Last Ever Tough Guy?

Hi, I’m Ed. Some of you might recognise me from Tough Guy; I take the warm-up, hammer on stuff, and leap out at unsuspecting folk. I bellow constantly and drink a lot of rum.

In short, I’m hard to miss.


I don’t work for Tough Guy, I’m a volunteer. If I wasn’t smashing and bellowing at Tough Guy, I’d only be smashing and bellowing elsewhere. Thus, the Guild.

Nevertheless, I am close enough to the event and the people involved to shed some light on the controversial announcement that January might not be the last ever Tough Guy.

The Reality

When Tough Guy announced that January 2017 would be their last event, they meant it. It wasn’t a marketing campaign, it wasn’t a shady trick to boost entries, and it certainly wasn’t a lie.

That’s not just my opinion, it’s a fact. I was there (at the farm) over the weekend when they decided to call it quits. I have also seen – and felt – the impact of the last five years from the inside. Although I wasn’t in their family meeting, they told me personally that they had made the decision to stop – and few people were hurt deeper than I.

So it wasn’t a lie or a con. It was an authentic and difficult decision made by people whose entire lives have been Tough Guy.

The Initial Announcement

On the 13th of August, Tough Guy announced their final event to the world. Immediately, everybody associated was BOMBARDED with messages: “Why is it ending?”, “What can we do to keep Tough Guy alive?”, “How dare you stop!”, “Don’t give up!”, “We need you!”

We expected that reaction, but it was still overwhelming. There isn’t a marketing department to deal with it. There isn’t a customer services team to handle the feedback. There isn’t a board of directors to discuss the “direction of the brand”. This is all being dealt with by a small family who – for reasons I fully understand and support – told the world that they wanted out, and were hit by a tsunami of NO, PLEASE DON’T GO!

I say that because I want you to appreciate the impact this can have on people. Imagine it was your family, your home, and your livelihood for the last 30 years: think about how difficult the decision to quit was – and consider what it like to get such a fierce reaction.

The Recent Announcement

On the 11th of November, Mr. Mouse responded to three months of relentless demands for Tough Guy to carry on. In complex Mouse Speak that very few people understood, he announced that IF somebody managed to complete his newly designed course properly, Tough Guy would continue for another year.

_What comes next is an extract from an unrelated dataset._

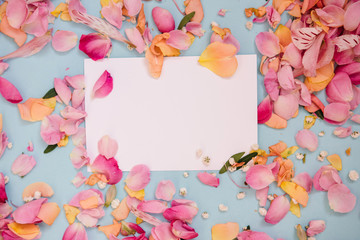 Valentines day or wedding mock up scene with blank card. Floral border of fresh flower petals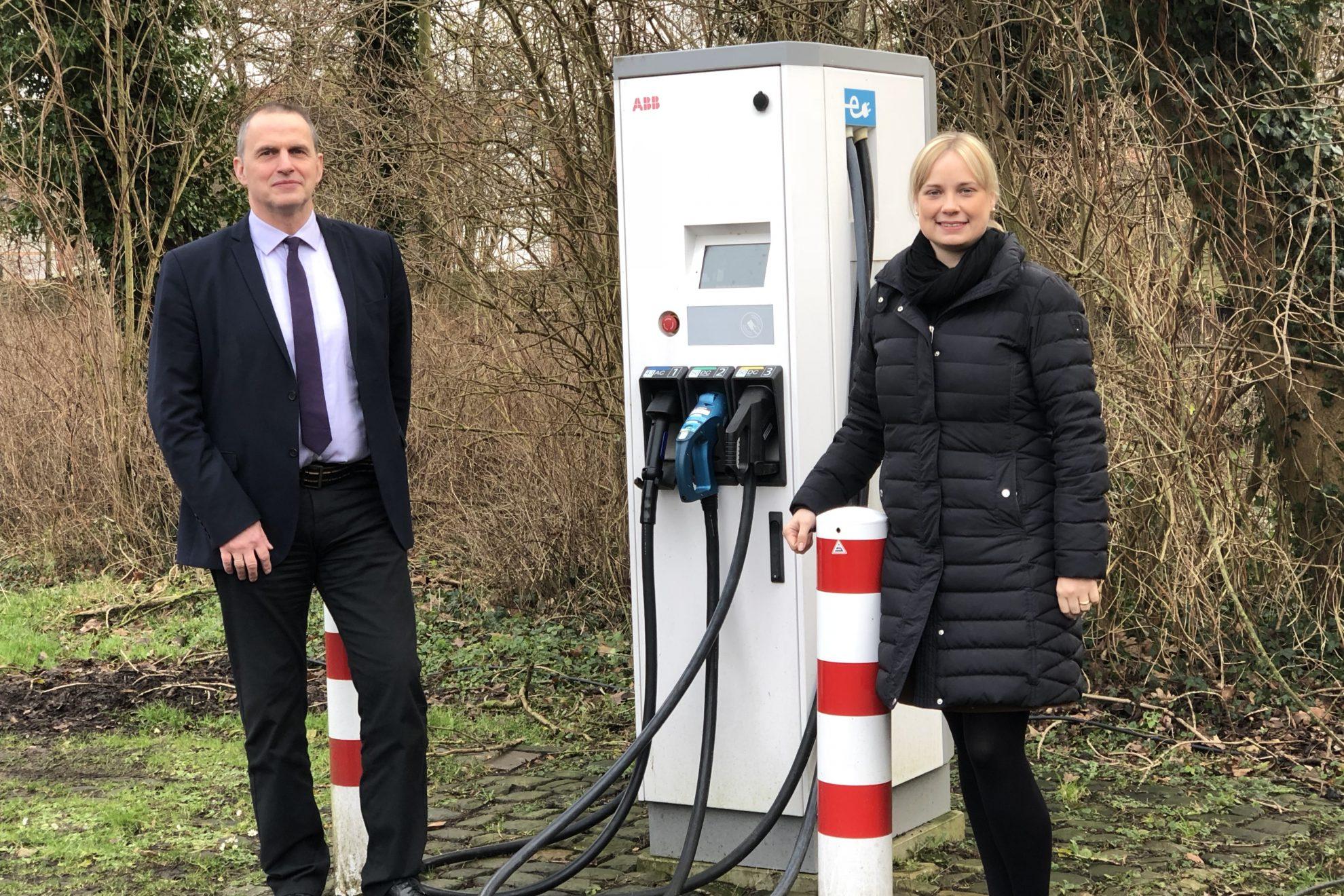Bürgermeister Weber und Bundestagsabgeordnete Völlers neben einer Ladestation für E-Fahrzeuge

If you know your OCR history, you will recognise this as a very well established joke: Mr. Mouse claims nobody has EVER finished the course “properly” (apart from maybe Jon Albon, but he’s not human and therefore doesn’t count).

In other words, Mr. Mouse issued a challenge that nobody can meet. Nobody will complete the course “properly” and Tough Guy will retire undefeated from the world of OCR.

OR…somebody will miraculously complete the course as it was intended to be done and – by sheer popular demand – Tough Guy might come back for another year.

Now, I agree with everything you are currently shouting at your screen:

  • It was advertised as the last one, so it should be the last one. Simple.
  • You’ve bought a ticket based on the understanding that it would be the last one, so you’ll be pissed off if it isn’t.
  • You’re flying across the world at great expense to be there, so it better bloody well be the last one.
  • You’ve talked all your mates into it, because you thought it would be their last opportunity to experience it.
  • You sold your beloved guitar/Xbox/cat/mother to afford the ticket, because you thought you’d never get another chance.
  • This is typical of the misinformation surrounding the event and you’re sick of it.

I agree. Absolutely and whole-heartedly, I agree with you. Believe me, if I could personally reimburse everybody who feels cheated and misled by this situation (I feel your pain) and re-distribute your tickets to the people who can’t afford to be at this event (I feel your pain as well), I would do it in a heartbeat.

I want to reiterate: I don’t work for Tough Guy. If I’m there, I’m there on my own time and money because I love it; I love all of you and I want to make our event as awesome as it possibly can be.

So I’m not asking you to ignore this announcement. I’m not asking you not to feel outraged, misled, cheated, disgusted, or any of the other things you so rightly feel. I would feel exactly the same if I didn’t have insight into the enormous degrees of complexity and emotion involved in this situation.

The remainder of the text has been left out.